>> START SOURCE PASSAGE

Thresholds for vulnerability of sediment and nutrient transport by runoff were determined as follows. For sediment transport, the lower threshold of 4.5 Mg ha−1 (2 tn ac−1; conversion factor of 2.24 Mg ha−1 = 1 tn ac−1) of sediment loss limit was found to represent about 70% of the area under all conditions, including during years with high precipitation (USDA NRCS 2012a). This was accepted as the upper limit for the low vulnerability classification (e.g., if a soil with no conservation lost less than 4.5 Mg ha−1 [2 tn ac−1], its vulnerability was classified as low). Similarly, if a soil with no conservation lost more than 18 Mg ha−1 (8 tn ac−1), its vulnerability was classified as high. The scientific basis for this selection was from calibrated APEX simulations for the NRI points classified as Highly Erodible Land (HEL) as determined by NRCS technical guides (USDA NRCS 2012b). Up to 90% of these HEL points had sediment loss greater than 18 Mg ha−1 when no conservation was present. The range between the low and high vulnerability thresholds was then equally divided at 11.2 Mg ha−1 (5 tn ac−1) for the other two classes of moderate and moderately high vulnerability. Thus, low vulnerability was for sediment loss less than 4.5 Mg ha−1, moderate between 4.5 and 11.2 Mg ha−1, moderately high between 11.2 and 18 Mg ha−1, and high for greater than 18 Mg ha−1.

>> END SOURCE PASSAGE

--- WORK TO DO ---
Could you condense the paragraph in the runoff vulnerability passage above that begins "Thresholds for vulnerability of sediment" into a short bulleted list that keeps its main facts?

>> START SUPPLIED DATA

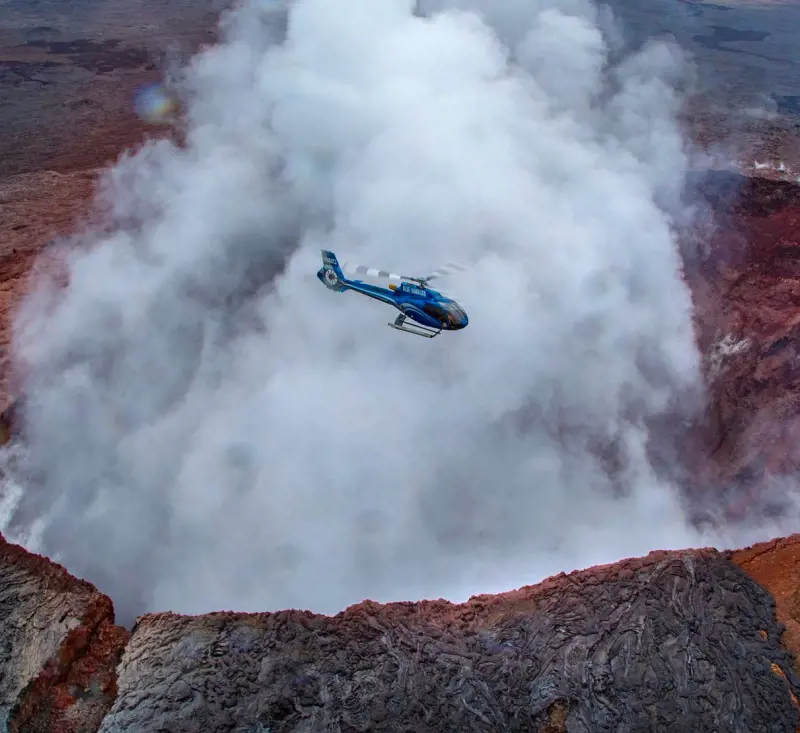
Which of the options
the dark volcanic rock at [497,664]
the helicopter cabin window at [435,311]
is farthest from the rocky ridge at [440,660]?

>> END SUPPLIED DATA

--- TASK ANSWER ---
- Sediment loss thresholds were set for soils with no conservation (conversion: 2.24 Mg ha−1 = 1 tn ac−1).
- Low vulnerability: loss below 4.5 Mg ha−1 (2 tn ac−1). This limit represents about 70% of the area under all conditions, including high-precipitation years (USDA NRCS 2012a).
- High vulnerability: loss above 18 Mg ha−1 (8 tn ac−1). This is based on calibrated APEX simulations for NRI points classified as Highly Erodible Land (HEL) (USDA NRCS 2012b). Up to 90% of those points exceeded 18 Mg ha−1 with no conservation.
- The range between these thresholds was split equally at 11.2 Mg ha−1 (5 tn ac−1):
  - Moderate: 4.5 to 11.2 Mg ha−1
  - Moderately high: 11.2 to 18 Mg ha−1